Carta Capital

O discurso e a prática
18/09/2009 14:03:33

Luiz Gonzaga Belluzzo
O discurso do presidente Obama sobre a nova regulamentação financeira foi recebido entre sorrisos de Mona Lisa e carantonhas aborrecidas: na plateia figuravam ilustres personagens de Wall Street. Os figurões da finança pareciam apreensivos diante das ameaças de redução no valor dos bônus que ainda esperam receber como reconhecimento por seu estrondoso sucesso pessoal e rotundo fracasso institucional.

Muita gente desconfia, no entanto, que o presidente dos Estados Unidos vá sucumbir diante das resistências e humores dos senhores da finança.
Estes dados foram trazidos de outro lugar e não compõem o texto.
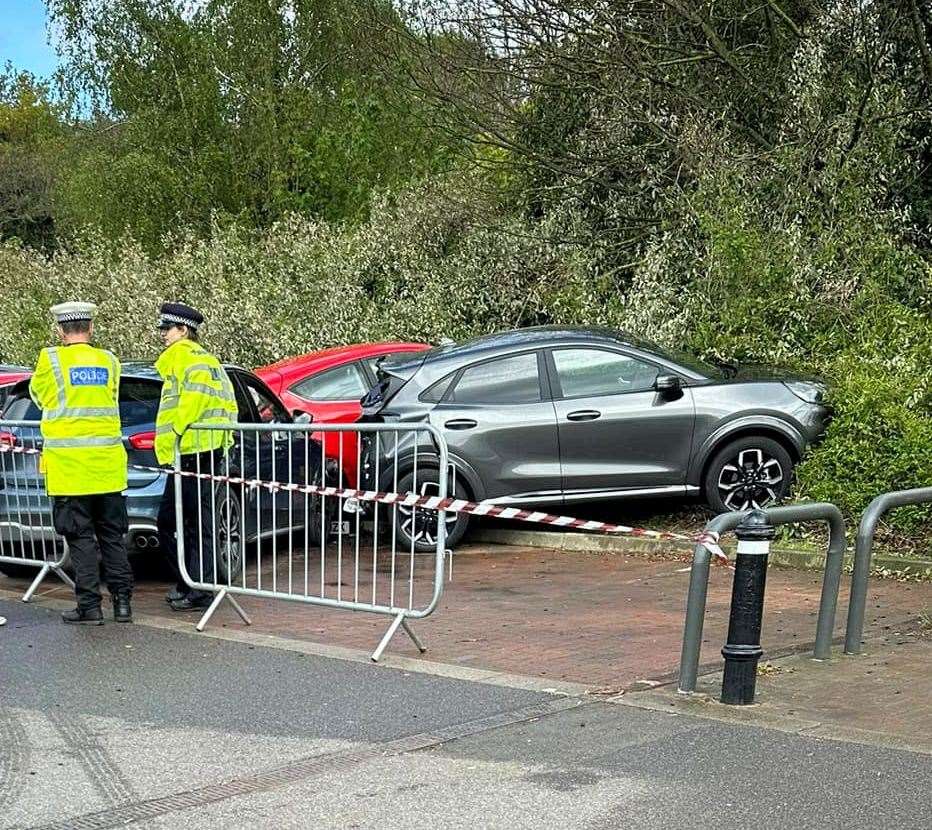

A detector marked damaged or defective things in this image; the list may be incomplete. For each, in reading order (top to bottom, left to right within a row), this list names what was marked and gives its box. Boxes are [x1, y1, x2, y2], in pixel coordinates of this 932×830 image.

É cada vez maior o contingente de analistas céticos em relação à disposição de Obama de impor aos mercados regras prudenciais e medidas capazes de reverter o impulso de buscar inovações capazes de satisfazer o apetite feroz por ganhos maiores.

Nos anos 90, os democratas de Clinton patrocinaram a extinção das regras que determinavam a separação das funções entre os bancos comerciais, de investimento e instituições encarregadas do crédito hipotecário, imposta pelo Glass-Steagall Act na crise bancária dos anos 30. A rápida ampliação dos mercados de capitais, ao promover a securitização dos créditos, não só abriu espaço para as trampolinagens do subprime, como também estimulou as operações de tesouraria por parte dos bancos ou quase-bancos.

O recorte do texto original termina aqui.